[[ TEXT PROVIDED open ]]

Before this unlikely partnership was formed, Coskata was a small and relatively obscure biotech company founded in 2006, working to improve clostridia strains from the University of Oklahoma to more efficiently ferment ethanol from synthesis gas. GM’s partnership with Coskata, which was announced at the 2008 North American International Auto Show in January, has brought this unknown company into the public spotlight.
GM could have partnered with any second-generation ethanol technology conversion company it wanted to, says Wes Bolsen, Coskata’s chief marketing officer and vice president of business development. Bolsen joined Coskata in early 2007, only weeks before the company began talks with GM. He came from ICM, where he worked as chief financial officer.
ICM has subsequently become Coskata’s partner in process design and commercialization.

[[ TEXT PROVIDED closed ]]

YOUR OBJECTIVE: According to the passage about Coskata, at what event was GM's partnership with the company announced?

[[ DATA SECTION open ]]

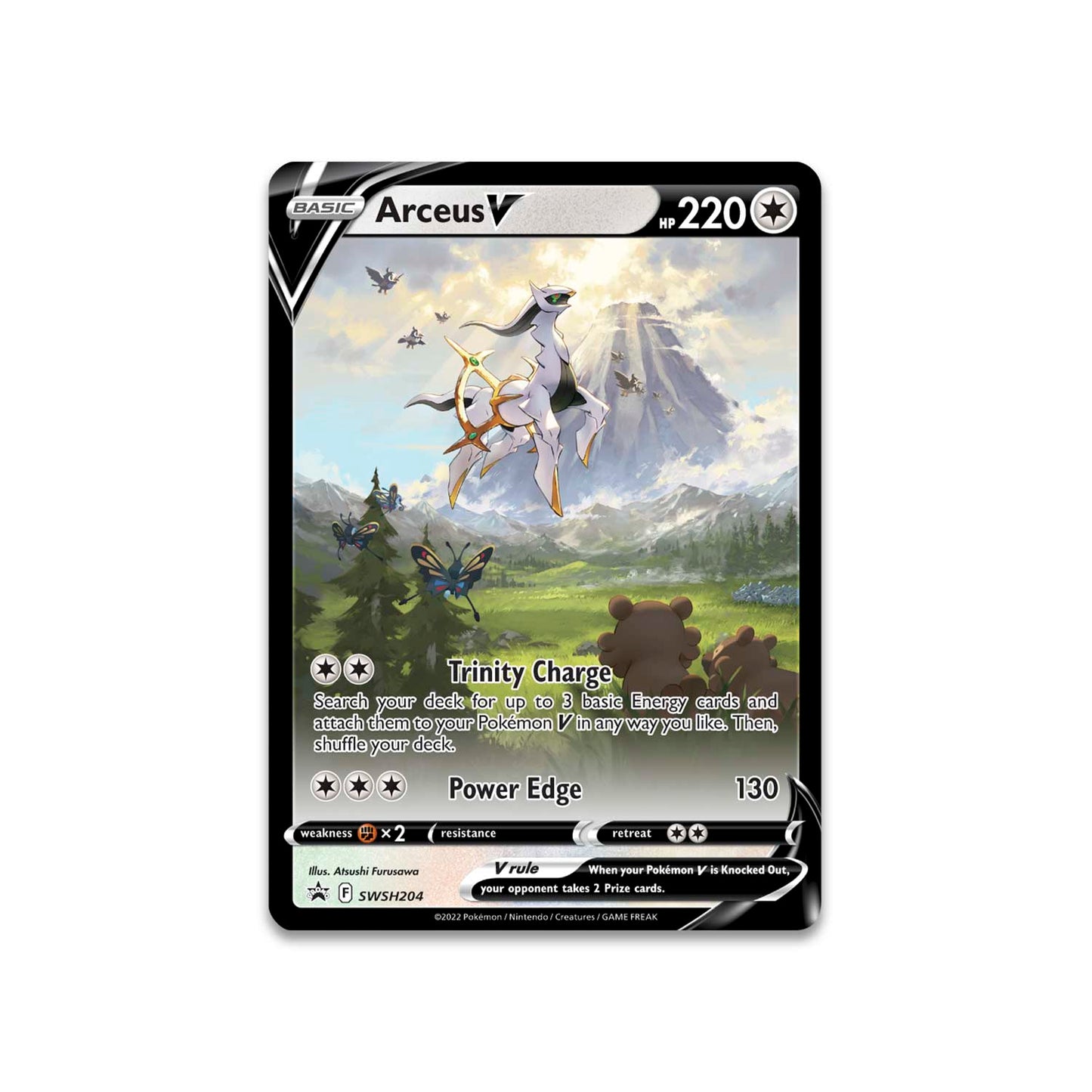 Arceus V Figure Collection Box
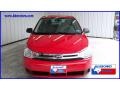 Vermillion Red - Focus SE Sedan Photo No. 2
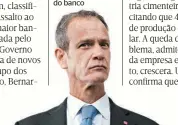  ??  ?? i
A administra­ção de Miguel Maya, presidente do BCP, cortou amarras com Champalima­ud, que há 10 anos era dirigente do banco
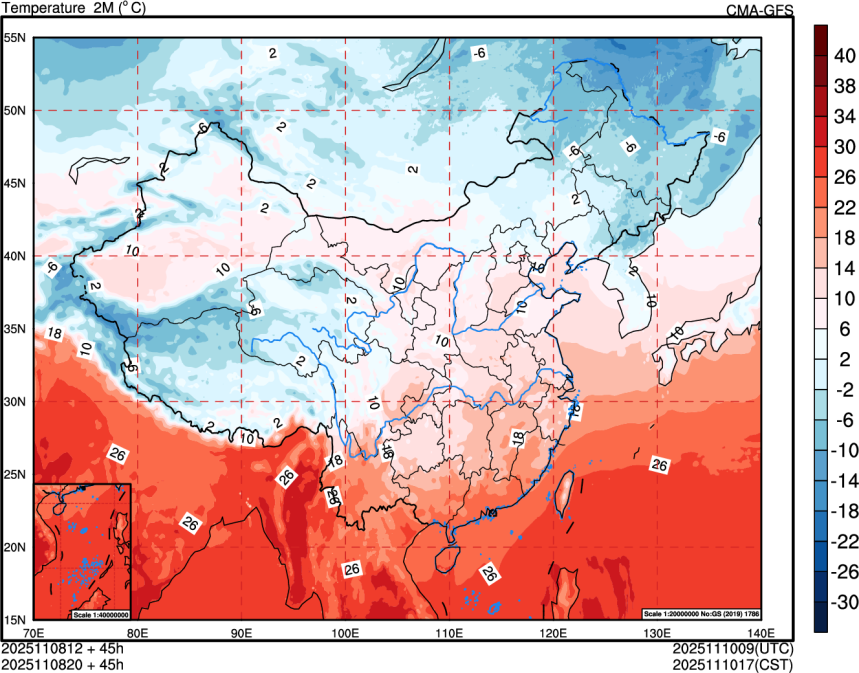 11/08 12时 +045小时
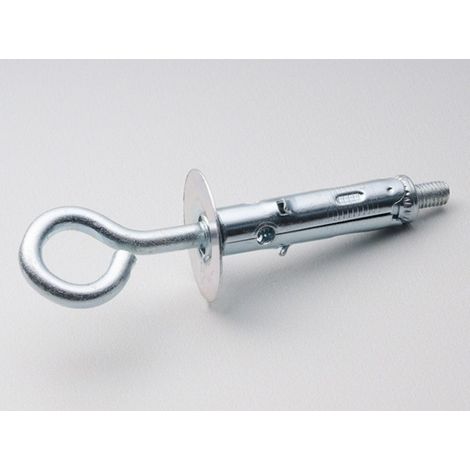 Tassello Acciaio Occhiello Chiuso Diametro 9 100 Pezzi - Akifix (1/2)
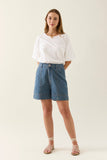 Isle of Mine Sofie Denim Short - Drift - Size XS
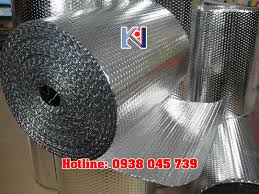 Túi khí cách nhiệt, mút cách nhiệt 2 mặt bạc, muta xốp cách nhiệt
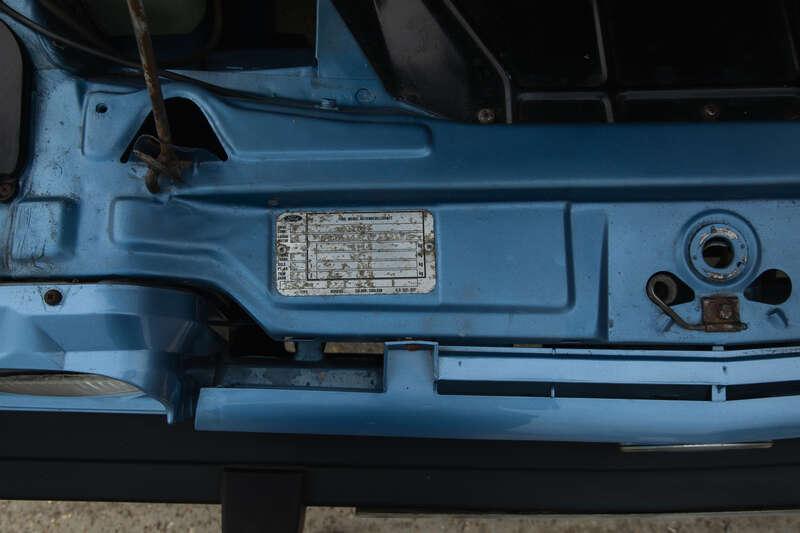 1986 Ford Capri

[[ DATA SECTION closed ]]

EXERCISE RESULT: The 2008 North American International Auto Show, in January.